The presence of common motifs in PR-39, dermaseptins and ceratotoxins, suggests
that the antimicrobial activity of pleurocidin is due to only a portion of the pleurocidin sequence. SGI-1776 in vivo Furthermore, to make Plc useful as a therapeutic drug requires delineating the feature responsible for its activities as an AMP. There are examples of peptide and protein fragments retaining the antimicrobial activity of the parent molecule and, in some instance, their activities even exceed that of a close relative molecule [5] and [21]. In addition, the N- and C-terminal regions of antimicrobial peptides play an important role in the organism-specific interaction process or pore formation in plasma membrane [4] and [23]. AMPs are not only click here an interest against human pathogens, they are also excellent candidates for serving as biologically based pesticides for agriculture.

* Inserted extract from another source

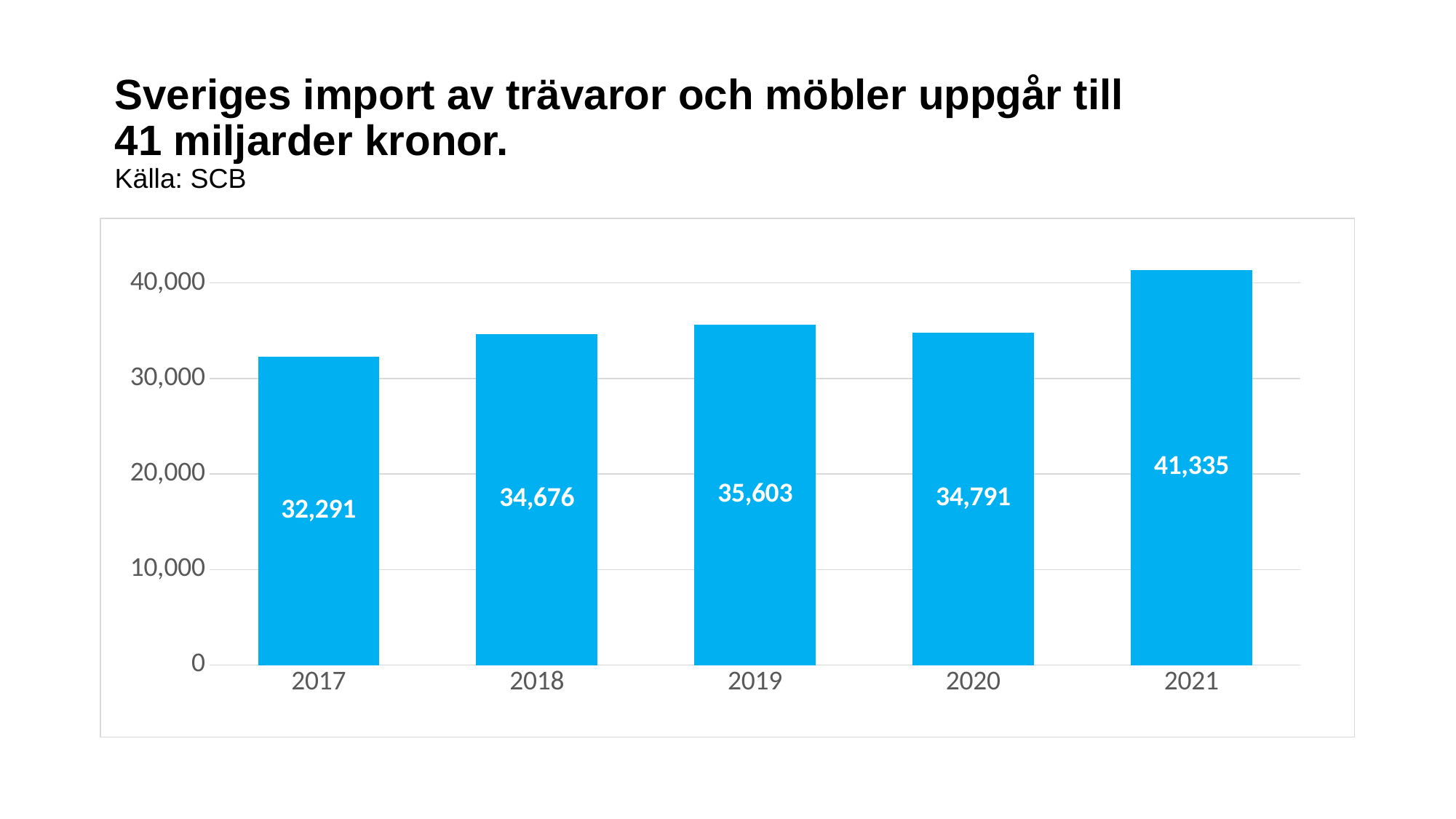
Which year has the lowest value? 2017 Which year has the highest value? 2021 What kind of chart is shown on the slide? bar chart What is the difference between the values for 2021 and 2020? 6,544 What is the value for 2017? 32,291 What is the value for 2021? 41,335 What source is cited below the title? SCB What is the difference between the values for 2018 and 2017? 2,385 Which is larger, the value for 2019 or the value for 2020? 2019 How many years are shown on the x axis? 5 What is the value for 2019? 35,603 Is the value for 2021 greater or less than 40,000? greater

To capitalize on their potential use, studies are in
progress to elucidate the mechanisms of their action with an ongoing search to identify the particular residues and structural elements responsible. Such endeavors can lead to modifications towards more selective compounds with lower intrinsic toxicity and reduced negative environmental impacts [27]. Towards this goal, an analysis of the peptide fragments in pleurocidin was initiated. In this study, the activity of the peptides was examined against bacteria and filamentous phytopathogenic fungi. We discovered that a small sequence of the 12 amino acid C-terminus (KHVGKAALTHYL) possed a high percentage (≥80%) of the precursor’s lytic activity against Pseudomonas aeruginosa, Staphylococcus aureus and Escherichia coli and no effect or very small effect against Enterococcus faecalis. In Resveratrol fungi of agronomical interest, a high activity was observed against all the fungi evaluated,
except Aspergillus ochraceus. The measured MIC values were close to those of commercial fungicides. Four other synthetic peptides, spanning the whole pleurocidin sequence, were tested, but a reduced growth inhibition was obtained for P. aeruginosa and for the three other bacteria species compared to pleurocidin. Amino acids for peptide synthesis were acquired from Calbiochem-Novabiochem Corp. (Germany). The sequencing reagents and HPLC columns were from Shimadzu (Kyoto, Japan). Piperidine, acetonitrile and trifluoroacetic acid were purchased from Fluke. Brain heart infusion broth (BHI), trifluoroethanol and all other analytical reagents were purchased from Merck (Darmstad, Germany). Sytox green (SG) was acquired from Molecular Probes (Invitrogen Corp, Carlsbad, CA, USA) and calcofluor white (CFW) (Fluorescent Brightener 28) from Sigma–Aldrich (St Louis, MO, USA). Potato dextrose broth (PDB) and potato dextrose agar (PDA) were purchased from HiMedia (Mumbai, India) and Oxoid (Hampshire, England), respectively.